About the three problems Pierre turned up:
Guide stores the information as to which items have been
installed in 'mark' (.MAR) files. That particular data should
be read in _once_, when the program starts, from STARTUP.MAR.
Instead, Guide could reset it every time it read a .MAR file.
Not a Good Thing... I've fixed this, and have posted a new
http://www.projectpluto.com/guide8.zip (still about 450 KBytes).
Pat Anway mentioned the WDS problem on-list a few days ago.

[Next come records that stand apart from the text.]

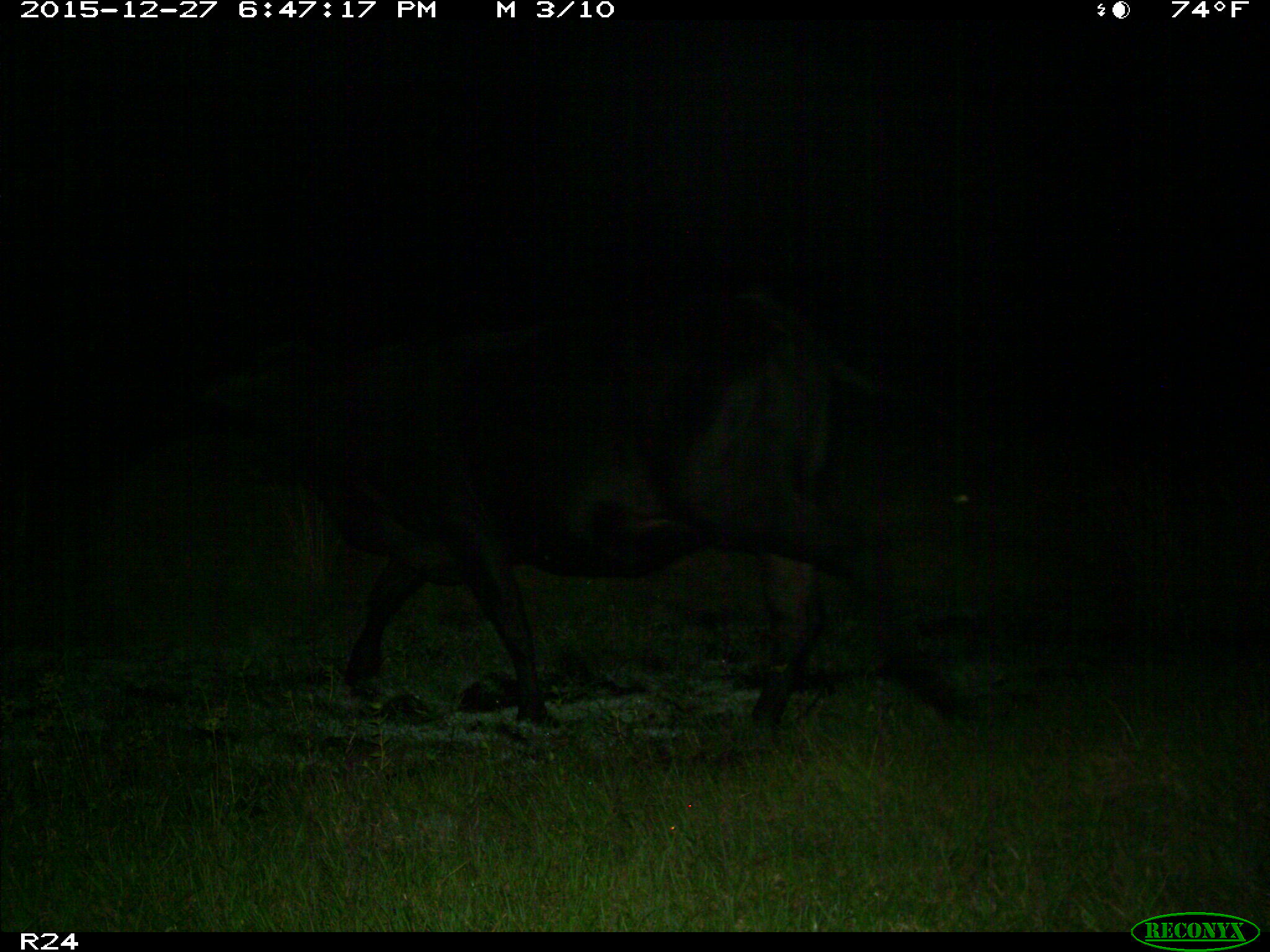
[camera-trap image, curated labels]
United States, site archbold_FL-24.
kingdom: Animalia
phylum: Chordata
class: Mammalia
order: Artiodactyla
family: Bovidae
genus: Bos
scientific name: Bos taurus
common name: domestic cow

That prompted me to do some hunting and to remove one byte
from the program. The version now on the Web site will list
WDS data in "more info" correctly.
About asteroids: one problem I ran into with Guide 8 is
that there are about five times as many asteroids as there
were for the first Guide 7 disks. I had to do several things
to accommodate this. In Guide 7, for dates close to the
present, Guide used a 50-day spacing of epochs. I eliminated
that, so a 200-day spacing is used for all dates. (More on
this later.) I also made use of the fact that I had an extra
CD to put some of the more "distant" (in time) elements. But
even with this, I still had to reduce the range of dates
supplied to run from about 1960 to 2023.
Eventually, I may have a DVD to play with, and will be
able to greatly extend the range of elements. (Or, much more
likely to happen in the short term, I may provide numerical
integration in Guide so element sets for distant dates can be
generated.) In the meantime, we are stuck with a shorter
range of dates than I would like. (The data in the 1950s was
especially useful when dealing with DSS images from that era.
You could zoom in on such an image, spot an asteroid trail,
and usually identify it pretty quickly.)
That 200-day interval, meaning that 100 days of
perturbations can be ignored (instead of 25 days with a 50-day
interval), is a _big_ problem, especially for people working
with near-earth objects and high-precision applications such
as occultations. The errors scale quadratically, which means
that Guide's asteroid errors can now be 16 times greater than
they once were.
On the other hand, this just gives me one more reason to
include numerical integration. Do that, and the accuracy
reverses to become _better_ than it was in Guide 7, and the
range reverses: with some patience, you can generate elements
going back (or ahead) as far as you like. Once the initial
chaos of upgrading everybody dies down, that's my top priority.